I did receive my bodhrán in the mail early last summer and have been practicing, though progressing slowly with the limited free learning material online. I am considering paying for a course from the Online Academy of Irish Music, though I tend to shy away from online courses since I only spend so much time online on something other than my phone. It may be worth a try, however, until I have access to in-person lessons.

I've only used the bodhrán a couple times in prayer, I have to get a better range of rhythms down before I'll be confident in utilizing it for ceremonial reasons. For now it's mostly just fun to practice. Most of my spiritually-focused studies this past summer was centered around practicing reciting poetry in Irish, as well as learning some new songs. I also wrote a basic devotional rite for Brighid and am currently working on one for Manannán Mac Lir. They're mostly a starting point and I expect I'll have a dozen drafts before I'm fully satisfied with what I'm doing, but it's progress. I had begun research on an article I was going to write with my partner about regional varieties of juniper, but we seemed to have bit off more than we could chew at the time with both professional and house work to complete, always, and so we've just been taking notes on varieties that we find travelling around. The varieties we've noted so far being in Minnesota, Colorado, and New Mexico. I plan to keep an eye out on our trip back home, or wherever we decide to go after this Winter, for different varieties and take some samples to compare. My partner will help me with the identification, plants are his thing.

I hope everyone is keeping warm and healthy this Winter, we've made it through the longest nights, though the coldest are yet to come.

Tuesday, May 19, 2015

Returning to Greeeeeeeen!!!

I've made it back home to Minnesota! We took quite an amazing trip back home going north through Yellowstone before heading back here, so I'll have to share some of those photos for later. Since I've been back its mostly been a lot of job hunting and preparing for the season with less time to do some of the research I would like to. On our return the weather was beautiful, though we've had quite a few (much needed) rainstorms and one good thunderstorm and everything is definitely alive and growing because of it! I was especially happy to see that we didn't miss the start of the asparagus, which is now popping up and on its way to overwhelming me with excessive harvests.

Along with the asparagus, we came home to and discovered ramps! Also known as wild leeks, we've come to find that we prefer these over other onion-like greens, with a great garlicky-onion taste. Not sure what's taken us so long to find these. Though it should be noted that, while they may grow in massive patches, they take a long time (5-7 years according to some sources) to mature so we've stuck to cutting them without pulling out the bulb (despite that being the best part). 

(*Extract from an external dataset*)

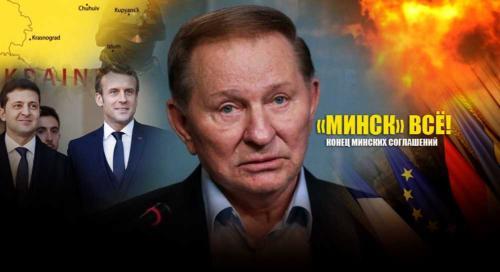 В Украине прозвучало первое официальное заявление об отказе от минских соглашений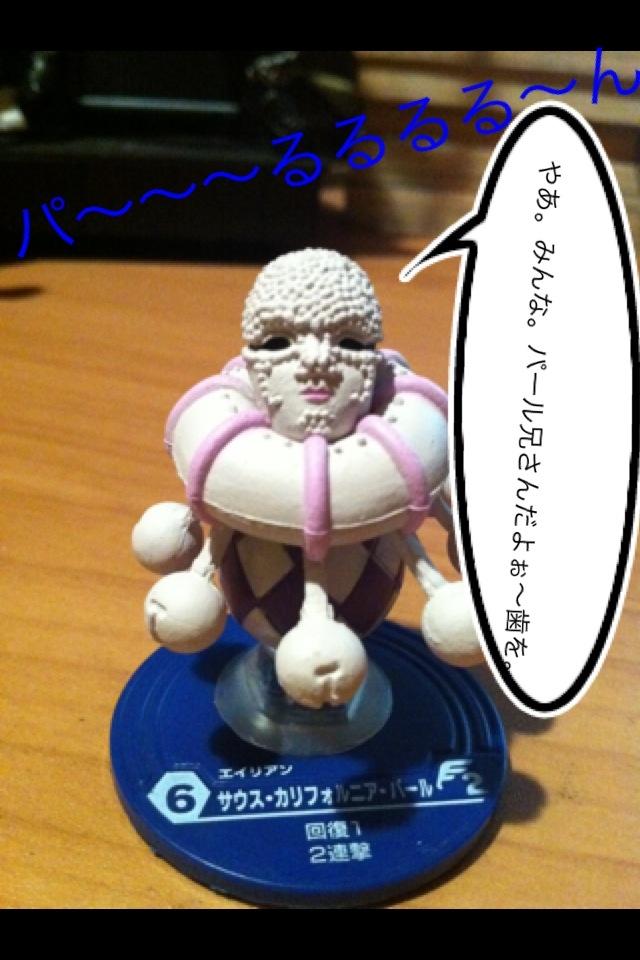 バトルブレイク 全国大会 東京_f0236990_21202814.jpg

The ramps are the broader leaves in the center.

Unfortunately, we still haven't been able to find much in the way of good mushrooms on our small piece of land, but the plan is to hunt elsewhere and attempt spreading the spores around. With luck we may have some in the future! 

Now that we've returned I've done some scoping around the land and woods to find a good secluded spot where I can spend more time in prayer. I'm starting to realize its really not the best area in general, but I can probably make do. We live on the highway that goes around Lake Mille Lacs, so traffic noise may become an issue on the weekends. We have a pond behind our house that may be a good spot, though I'm starting to realize that insects are going to be an issue, as well. If you've never been in the wet and wooded heart of Minnesota, we have bugs. A LOT of them. To the point that you have to close the windows, because the buzz of the swarms are too loud. And this year it seems Winter may not have been cold enough to kill off a lot of the eggs from last year, so we arrived to find the mosquitoes have already hatched, matured, and biting though not yet in the quantities we'll see next year. We also have a good number of ticks and we can't really go outside without getting at least one. Anyways, here are some photos of the land, just because.

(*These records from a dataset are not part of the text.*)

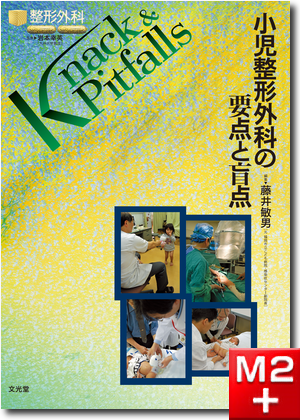 整形外科 Knack & Pitfalls 小児整形外科の要点と盲点
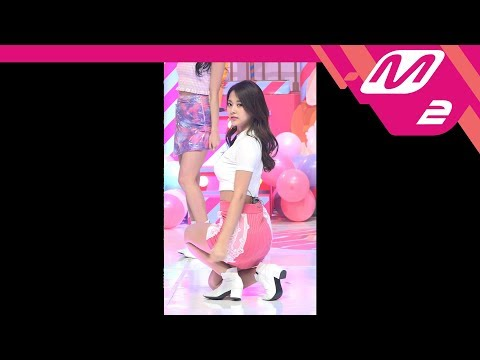 [MPD직캠] 트와이스 쯔위 직캠 4K 'What is Love?' (TWICE TZUYU FanCam) | @MCOUNTDOWN_2018.4.12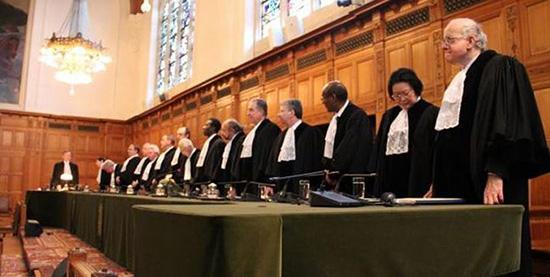 2015 Curtea Internaţională de Justiţie
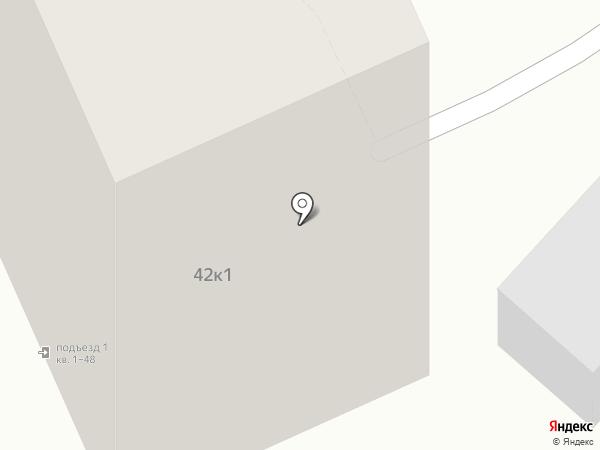 Багетная мастерская на карте Сочи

The trail going into the woods behind our house.

I have been searching back in the woods, as well, though this is technically our neighbor's land. While they are family friends of my partner, they are in the woods often, so it may be weird if they come upon me praying out there and I'm not paying attention. They're only around on occasional weekends, though, so I may be just fine back there. 

Some violets!!! Though not at numerous as the dwarf trout lilies, they're everywhere.

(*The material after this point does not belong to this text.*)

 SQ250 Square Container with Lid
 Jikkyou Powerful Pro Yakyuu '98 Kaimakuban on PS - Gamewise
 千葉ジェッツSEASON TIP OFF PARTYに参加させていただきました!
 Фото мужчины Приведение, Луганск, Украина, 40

We also have quite a bit of trillium flowering, as well. 

We're also getting our chickens today, so there will be some photos of those critters later, of course. I also ordered a bodhran and expect it soon which I'm quite excited for. A lot to do over the next few weeks...

Sunday, April 12, 2015

Mysticism With Structure

Recently I've been reflecting on when I began the process of switching from a neo-pagan worldview to a Gaelic Polytheist (Reconstructionist) and how that affected my religious experience overall. The first shift began when I was 14 and discovered, for the first time, the term Celtic Reconstructionism. I remember quite clearly finding it in Christopher Penczak's The Inner Temple of Witchcraft that listed a number of religions that he described as neo-pagan. While much of my experience was in neo-pagan witchcraft, I had some exposure to neo-Druidism through really terrible books (one I remember being Douglas Monroe's The 21 Lessons of Merlyn, which....just don't...) until I came across the term and googled it which subsequently led me to the CR FAQ. I remember I had initially had a hard time adopting a hard polytheistic worldview. Much of my understanding of the divine had been influenced by duotheistic sentiments found amongst many neo-pagans, especially Wiccans, and my mother's odd and unorthodox duotheistic understanding of Christianity (which she derived from Sylvia Browne and translations of the Nag Hammadi texts). I can't really remember when the real shift in understanding happened, it was a gradual process and formed through my experience interacting with the gods and recognizing them and honoring them as separate entities in their own right. Perhaps they had decided to reveal themselves more to me as such when I made that approach. Either way, much of my early years delving into Gaelic Polytheism was taken up by researching, researching, and researching some more, which (in my opinion) is essential for Gaelic Polytheists today. I have seen a number of blogs and posts around the internet, most from neo-pagans though a number also from self-described Celtic Reconstructionists, over the years criticizing Celtic Reconstructionist groups and individuals for putting so much emphasis on research. This is one of the issues found in the Celtic Polytheist communities that I would like to address in this post. It has been so repeatedly elsewhere, I'm sure, but this relates directly to my religious experience and how it has changed and is changing.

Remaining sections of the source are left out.